Stated exercise:
From the passage below on bear markets and energy costs, quote word for word the part that opens with the words containing "Energy markets and" and closes with "not straight forward.".

Bear markets exist for a purpose. They expose the heavy misallocation of capital that in this bear market happened because finance was too easy. While capital is now more rationed, energy too can no longer be taken for granted. Of course management teams of energy companies have been aware of this for some time, as they have witnessed their own cost of capital rise as the shale revolution unwound and climate change took hold.

In bear markets time horizons are compressed and dreams are often shelved as rising costs force management teams to make difficult choices. These choices impact different stakeholders, often over different time horizons, which explains why companies adopting a stakeholder approach with purpose could be better equipped to navigate their way through difficult times and eventually, when the next bull market begins, may be better placed to solve the significant challenges facing society over the coming decades.

Choice One: Energy affordability versus long-term energy transition

Energy markets and policies have changed as a result of Russia’s invasion of Ukraine, not just for the time being, but likely for decades to come. The environmental case for clean energy needed no reinforcement, but the economic arguments in favour of cost-competitive and affordable clean technologies are now stronger—and so too is the energy security case. But solving for clean, secure and affordable energy is not straight forward.

Energy is an input to making substantively everything in the modern world. So when we have shortages—as we do now—the rising costs of everything acts like a tax on consumption. Primary energy costs at the start of the last century were about 4% of the global GDP. Today, primary energy accounts for about 12% of total GDP, which is similar to that achieved in the two oil shocks in the 1970s.1

Direct energy makes up about 45% of European inflation (Chart 1). However, we also know that 10%–15% of all primary energy goes into making food for the world’s population—which adds to the inflationary pressure. If other associated links to energy are added, we can estimate that approximately 75%2 of inflation is driven directly and indirectly by energy costs. Our current energy crisis is a core element of today’s inflation and until we solve energy’s supply problems, we expect inflation to remain stubbornly above most central banks’ 2% targets.

Dataset section:
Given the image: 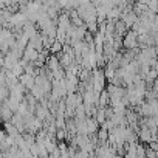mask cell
<instances>
[{"mask_svg": "<svg viewBox=\"0 0 158 158\" xmlns=\"http://www.w3.org/2000/svg\"><path fill=\"white\" fill-rule=\"evenodd\" d=\"M138 47V33L133 30H127L123 36V48L130 50Z\"/></svg>", "mask_w": 158, "mask_h": 158, "instance_id": "cell-1", "label": "cell"}, {"mask_svg": "<svg viewBox=\"0 0 158 158\" xmlns=\"http://www.w3.org/2000/svg\"><path fill=\"white\" fill-rule=\"evenodd\" d=\"M19 82L27 89V90H31L34 87V76L33 74H28V73H22L19 76Z\"/></svg>", "mask_w": 158, "mask_h": 158, "instance_id": "cell-2", "label": "cell"}, {"mask_svg": "<svg viewBox=\"0 0 158 158\" xmlns=\"http://www.w3.org/2000/svg\"><path fill=\"white\" fill-rule=\"evenodd\" d=\"M37 54H39V51H37L34 47H31V45H27V47L23 48L22 57H23V59H27L28 62H33V60H36V59H37Z\"/></svg>", "mask_w": 158, "mask_h": 158, "instance_id": "cell-3", "label": "cell"}, {"mask_svg": "<svg viewBox=\"0 0 158 158\" xmlns=\"http://www.w3.org/2000/svg\"><path fill=\"white\" fill-rule=\"evenodd\" d=\"M13 110L5 104V102H2L0 104V119H3V121H10L11 119V116H13Z\"/></svg>", "mask_w": 158, "mask_h": 158, "instance_id": "cell-4", "label": "cell"}, {"mask_svg": "<svg viewBox=\"0 0 158 158\" xmlns=\"http://www.w3.org/2000/svg\"><path fill=\"white\" fill-rule=\"evenodd\" d=\"M119 17H121V8L119 6H112L110 10H107L106 19H109V20H118Z\"/></svg>", "mask_w": 158, "mask_h": 158, "instance_id": "cell-5", "label": "cell"}, {"mask_svg": "<svg viewBox=\"0 0 158 158\" xmlns=\"http://www.w3.org/2000/svg\"><path fill=\"white\" fill-rule=\"evenodd\" d=\"M3 127H5V132H6V135H10V136H17L20 132L17 130V127L11 123V121H5V124H3Z\"/></svg>", "mask_w": 158, "mask_h": 158, "instance_id": "cell-6", "label": "cell"}, {"mask_svg": "<svg viewBox=\"0 0 158 158\" xmlns=\"http://www.w3.org/2000/svg\"><path fill=\"white\" fill-rule=\"evenodd\" d=\"M98 106L99 107H107L109 106V93L106 89H102L99 92V98H98Z\"/></svg>", "mask_w": 158, "mask_h": 158, "instance_id": "cell-7", "label": "cell"}, {"mask_svg": "<svg viewBox=\"0 0 158 158\" xmlns=\"http://www.w3.org/2000/svg\"><path fill=\"white\" fill-rule=\"evenodd\" d=\"M48 50H50V53H51V54H57L59 51H62V44H60L59 40H56V39H54V42L50 45V48H48Z\"/></svg>", "mask_w": 158, "mask_h": 158, "instance_id": "cell-8", "label": "cell"}, {"mask_svg": "<svg viewBox=\"0 0 158 158\" xmlns=\"http://www.w3.org/2000/svg\"><path fill=\"white\" fill-rule=\"evenodd\" d=\"M146 153V146H143V143L136 144V158H144Z\"/></svg>", "mask_w": 158, "mask_h": 158, "instance_id": "cell-9", "label": "cell"}, {"mask_svg": "<svg viewBox=\"0 0 158 158\" xmlns=\"http://www.w3.org/2000/svg\"><path fill=\"white\" fill-rule=\"evenodd\" d=\"M147 10L156 14V11H158V3H156V0H149V3H147Z\"/></svg>", "mask_w": 158, "mask_h": 158, "instance_id": "cell-10", "label": "cell"}, {"mask_svg": "<svg viewBox=\"0 0 158 158\" xmlns=\"http://www.w3.org/2000/svg\"><path fill=\"white\" fill-rule=\"evenodd\" d=\"M144 156H147V158H156V156H158V152H156V150H152L150 147L146 146V153H144Z\"/></svg>", "mask_w": 158, "mask_h": 158, "instance_id": "cell-11", "label": "cell"}]
</instances>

Answer to the problem:
Energy markets and policies have changed as a result of Russia’s invasion of Ukraine, not just for the time being, but likely for decades to come. The environmental case for clean energy needed no reinforcement, but the economic arguments in favour of cost-competitive and affordable clean technologies are now stronger—and so too is the energy security case. But solving for clean, secure and affordable energy is not straight forward.